Desde el mismísimo círculo polar ártico hasta el corazón de Pontevedra. Así fue el viaje exprés que realizó este miércoles Papá Noel, que hizo una parada muy especial en el Hospital Provincial para cumplir una misión tan importante como repartir regalos, regalar sonrisas, ilusión y un poco de magia a los niños ingresados en el área de hospitalización pediátrica.
Llegado directamente desde Rovaniemi, Finlandia, el hombre más esperado de la Navidad decidió adelantar parte de su apretada agenda mundial para sorprender a los pequeños mientras aún estaban despiertos.

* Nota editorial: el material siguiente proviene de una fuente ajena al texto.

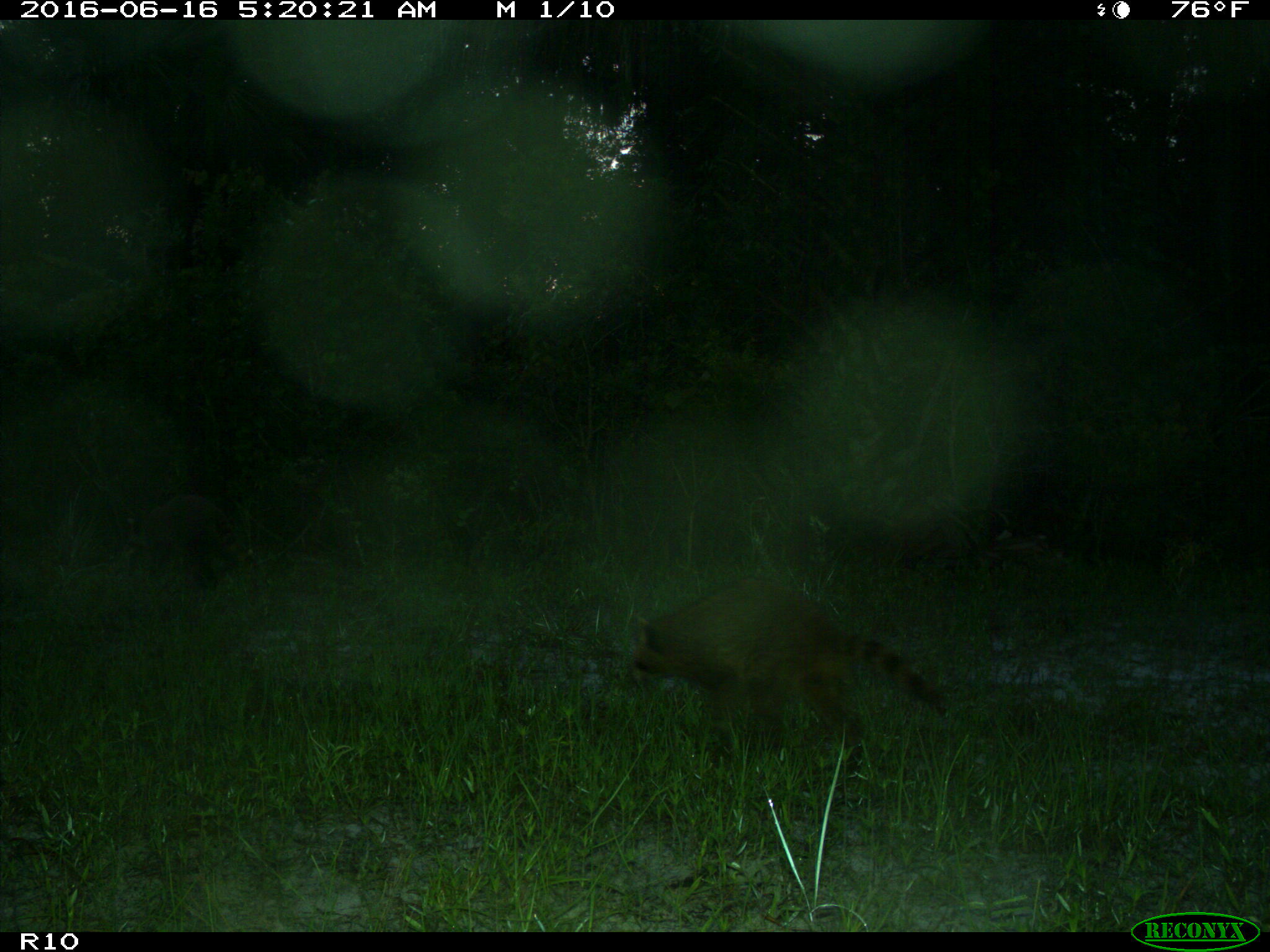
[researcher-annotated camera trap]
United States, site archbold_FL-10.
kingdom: Animalia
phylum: Chordata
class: Mammalia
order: Carnivora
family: Procyonidae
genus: Procyon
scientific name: Procyon lotor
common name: common raccoon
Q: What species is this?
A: Procyon lotor (common raccoon).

Con su inconfundible traje rojo y una gran sonrisa, recorrió pasillos, habitaciones y espacios comunes, convirtiendo el hospital en un auténtico escenario navideño.
Familias y personal sanitario no perdieron la oportunidad de saludarlo, intercambiar unas palabras y capturar el momento con fotografías que ya forman parte del álbum de recuerdos más especiales de estas fechas.
Los regalos fueron solo una excusa ya que lo verdaderamente importante fue el ánimo, la cercanía y la chispa de esperanza que Papá Noel dejó en cada encuentro.

Detrás de esta visita hubo un auténtico equipo de ayudantes que, desde primera hora de la mañana, trabajó para que todo estuviera a punto.
Papá Noel pidió a los pequeños que sean felices a pesar de todo, incluso en los momentos más difíciles, y que aprendan a disfrutar de lo que tienen, no solo en Navidad, sino para toda la vida.
Visiblemente emocionado, Papá Noel confesó lo especial que había sido compartir ese tiempo con ellos. "El año que viene nos vemos fuera del hospital", prometió antes de marcharse.